Treasure your relationships.
“I’m happy when I get to see that people I teach improve through time. In R2R, we don’t just develop products but also develop and strengthen relationships. Our team is like the products we make––parts of it come from different places, but at the end of it, it becomes one. We’re like family.”
WILLIAM “YAM” ANG
Kuya Yam is a Sales & Marketing Logistics Officer. He joined as a messenger twelve years ago when he was invited by his wife Ate Sugar who joined R2R as a Sales Ambassador shortly before him.
Love what you do.
“You need to love your work and be happy doing it. This is important because your output becomes better and your workmates become good friends. I’m happy because R2R has helped me and my wife so much, especially financially––with our children’s schooling, food, and building our humble home. The company has helped not just us but also all the people we work with.”

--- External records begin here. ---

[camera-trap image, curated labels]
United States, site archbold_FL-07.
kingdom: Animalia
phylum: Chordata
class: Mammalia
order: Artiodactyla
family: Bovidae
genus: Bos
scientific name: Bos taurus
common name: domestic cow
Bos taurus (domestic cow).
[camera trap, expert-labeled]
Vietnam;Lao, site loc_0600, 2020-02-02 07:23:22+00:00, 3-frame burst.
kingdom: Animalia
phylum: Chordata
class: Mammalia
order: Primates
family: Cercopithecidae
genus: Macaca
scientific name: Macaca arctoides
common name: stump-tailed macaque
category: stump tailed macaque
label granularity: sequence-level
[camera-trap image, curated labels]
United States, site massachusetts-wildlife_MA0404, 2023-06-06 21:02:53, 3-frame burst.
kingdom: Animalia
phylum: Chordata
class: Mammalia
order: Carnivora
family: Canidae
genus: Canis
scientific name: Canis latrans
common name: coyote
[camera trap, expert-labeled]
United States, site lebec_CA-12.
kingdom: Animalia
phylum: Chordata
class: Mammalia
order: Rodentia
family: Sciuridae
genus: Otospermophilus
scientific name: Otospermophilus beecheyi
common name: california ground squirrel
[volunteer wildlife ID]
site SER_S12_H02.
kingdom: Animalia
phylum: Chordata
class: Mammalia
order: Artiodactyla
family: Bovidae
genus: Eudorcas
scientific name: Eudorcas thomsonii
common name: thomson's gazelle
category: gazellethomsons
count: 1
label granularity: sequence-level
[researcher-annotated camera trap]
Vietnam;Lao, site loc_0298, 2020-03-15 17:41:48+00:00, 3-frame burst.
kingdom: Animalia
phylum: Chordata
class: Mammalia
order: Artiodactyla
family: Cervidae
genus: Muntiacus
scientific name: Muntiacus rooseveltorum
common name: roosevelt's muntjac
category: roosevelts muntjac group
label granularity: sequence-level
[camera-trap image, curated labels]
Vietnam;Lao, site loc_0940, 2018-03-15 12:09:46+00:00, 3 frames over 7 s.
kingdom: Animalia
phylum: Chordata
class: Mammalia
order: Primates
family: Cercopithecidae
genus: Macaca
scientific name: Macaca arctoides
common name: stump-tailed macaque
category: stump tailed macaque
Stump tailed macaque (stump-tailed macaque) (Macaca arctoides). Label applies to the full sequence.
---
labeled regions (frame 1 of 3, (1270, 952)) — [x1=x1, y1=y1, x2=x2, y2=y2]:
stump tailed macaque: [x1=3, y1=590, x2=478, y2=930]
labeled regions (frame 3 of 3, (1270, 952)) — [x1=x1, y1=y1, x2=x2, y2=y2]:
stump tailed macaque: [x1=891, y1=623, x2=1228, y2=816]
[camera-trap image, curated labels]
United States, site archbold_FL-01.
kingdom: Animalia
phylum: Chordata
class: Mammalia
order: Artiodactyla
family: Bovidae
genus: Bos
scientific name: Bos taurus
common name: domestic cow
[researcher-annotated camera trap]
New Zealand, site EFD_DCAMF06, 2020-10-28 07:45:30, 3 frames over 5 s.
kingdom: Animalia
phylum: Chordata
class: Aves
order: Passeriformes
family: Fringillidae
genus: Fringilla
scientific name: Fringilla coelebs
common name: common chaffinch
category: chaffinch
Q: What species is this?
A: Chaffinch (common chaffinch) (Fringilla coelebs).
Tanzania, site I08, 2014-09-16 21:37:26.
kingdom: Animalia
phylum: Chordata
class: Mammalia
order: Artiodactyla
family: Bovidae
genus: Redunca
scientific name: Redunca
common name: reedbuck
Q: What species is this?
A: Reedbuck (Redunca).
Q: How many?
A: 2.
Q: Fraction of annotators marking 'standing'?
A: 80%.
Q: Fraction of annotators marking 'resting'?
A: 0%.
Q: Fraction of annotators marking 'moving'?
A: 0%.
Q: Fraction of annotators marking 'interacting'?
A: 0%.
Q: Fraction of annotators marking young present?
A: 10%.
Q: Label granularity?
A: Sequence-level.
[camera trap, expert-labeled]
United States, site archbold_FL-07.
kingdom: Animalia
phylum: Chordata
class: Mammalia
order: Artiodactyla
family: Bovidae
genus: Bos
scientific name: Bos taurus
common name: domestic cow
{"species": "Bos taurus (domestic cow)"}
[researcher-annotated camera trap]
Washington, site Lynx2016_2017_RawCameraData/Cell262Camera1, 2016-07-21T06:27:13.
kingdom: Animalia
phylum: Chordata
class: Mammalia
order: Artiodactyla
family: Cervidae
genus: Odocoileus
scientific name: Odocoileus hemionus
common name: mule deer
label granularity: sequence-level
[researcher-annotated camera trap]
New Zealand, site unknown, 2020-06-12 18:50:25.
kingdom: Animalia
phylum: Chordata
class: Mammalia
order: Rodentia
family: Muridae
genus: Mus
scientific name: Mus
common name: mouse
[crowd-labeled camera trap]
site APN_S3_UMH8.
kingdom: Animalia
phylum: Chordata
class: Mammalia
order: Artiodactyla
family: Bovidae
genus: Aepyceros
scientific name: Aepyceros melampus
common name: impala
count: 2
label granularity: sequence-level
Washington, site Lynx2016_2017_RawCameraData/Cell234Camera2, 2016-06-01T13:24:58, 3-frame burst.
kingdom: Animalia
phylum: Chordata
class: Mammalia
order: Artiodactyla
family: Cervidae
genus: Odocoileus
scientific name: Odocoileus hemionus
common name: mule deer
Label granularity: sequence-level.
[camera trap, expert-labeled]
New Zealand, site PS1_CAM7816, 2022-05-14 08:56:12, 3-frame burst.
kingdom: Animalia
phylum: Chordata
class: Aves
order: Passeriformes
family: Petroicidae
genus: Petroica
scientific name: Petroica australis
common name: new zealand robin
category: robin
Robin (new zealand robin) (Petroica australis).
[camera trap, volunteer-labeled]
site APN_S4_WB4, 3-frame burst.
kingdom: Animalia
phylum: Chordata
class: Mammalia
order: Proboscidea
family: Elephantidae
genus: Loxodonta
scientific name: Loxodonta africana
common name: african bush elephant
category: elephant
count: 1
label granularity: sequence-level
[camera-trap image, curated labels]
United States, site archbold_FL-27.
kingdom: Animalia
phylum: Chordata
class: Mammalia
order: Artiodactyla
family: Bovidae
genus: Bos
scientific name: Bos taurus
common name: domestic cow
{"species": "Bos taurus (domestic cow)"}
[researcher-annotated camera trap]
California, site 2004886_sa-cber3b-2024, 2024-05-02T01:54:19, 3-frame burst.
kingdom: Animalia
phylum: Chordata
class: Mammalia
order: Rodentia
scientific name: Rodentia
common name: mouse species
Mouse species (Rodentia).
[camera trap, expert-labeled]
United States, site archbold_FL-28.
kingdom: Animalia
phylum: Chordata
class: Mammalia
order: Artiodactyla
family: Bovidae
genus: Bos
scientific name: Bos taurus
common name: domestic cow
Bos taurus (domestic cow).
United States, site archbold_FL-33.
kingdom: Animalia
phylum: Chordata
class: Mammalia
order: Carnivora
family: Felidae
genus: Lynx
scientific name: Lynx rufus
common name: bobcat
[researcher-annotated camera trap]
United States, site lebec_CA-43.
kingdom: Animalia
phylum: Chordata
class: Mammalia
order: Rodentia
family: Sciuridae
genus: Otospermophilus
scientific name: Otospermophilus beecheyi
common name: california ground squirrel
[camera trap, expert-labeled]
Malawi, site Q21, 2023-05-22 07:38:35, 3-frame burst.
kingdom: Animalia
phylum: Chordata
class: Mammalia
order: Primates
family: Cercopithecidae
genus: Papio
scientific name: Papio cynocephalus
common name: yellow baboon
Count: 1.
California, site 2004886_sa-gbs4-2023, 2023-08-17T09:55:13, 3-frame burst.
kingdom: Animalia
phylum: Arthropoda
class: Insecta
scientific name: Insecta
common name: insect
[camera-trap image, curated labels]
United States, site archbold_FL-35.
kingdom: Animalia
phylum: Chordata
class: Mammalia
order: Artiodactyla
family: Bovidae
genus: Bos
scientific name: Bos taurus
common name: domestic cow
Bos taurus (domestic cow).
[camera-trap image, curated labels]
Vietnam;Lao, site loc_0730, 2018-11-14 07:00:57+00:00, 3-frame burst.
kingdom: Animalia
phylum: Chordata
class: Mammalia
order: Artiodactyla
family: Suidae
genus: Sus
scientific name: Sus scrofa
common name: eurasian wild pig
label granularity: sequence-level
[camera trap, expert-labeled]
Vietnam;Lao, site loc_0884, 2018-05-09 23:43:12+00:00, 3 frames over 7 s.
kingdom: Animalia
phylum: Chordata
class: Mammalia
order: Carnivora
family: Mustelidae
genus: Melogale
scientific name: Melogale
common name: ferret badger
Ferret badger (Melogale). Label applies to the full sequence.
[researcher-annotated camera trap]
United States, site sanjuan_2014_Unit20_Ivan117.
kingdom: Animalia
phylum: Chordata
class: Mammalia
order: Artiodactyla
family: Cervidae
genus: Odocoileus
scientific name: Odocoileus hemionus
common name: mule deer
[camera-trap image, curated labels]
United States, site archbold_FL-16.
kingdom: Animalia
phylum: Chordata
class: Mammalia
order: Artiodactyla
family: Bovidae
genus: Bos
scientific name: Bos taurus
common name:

Don’t take life too seriously.
“My workmates know that I’m always joyful, smiling, and telling jokes, even when they’re corny. This is because I enjoy what I do and I’m happy to be doing my work. I’m also joyful around my kids and I don’t boss them around. I’m happy-go-lucky, and I tease them and play with them a lot at home.”
Quality time is more important than material things.
“I hope that my fellow fathers stay strong and stay happy. This Father’s Day, whether or not a lot of food is served or gifts are given, I hope you get to celebrate with a complete family because that is what’s most important.”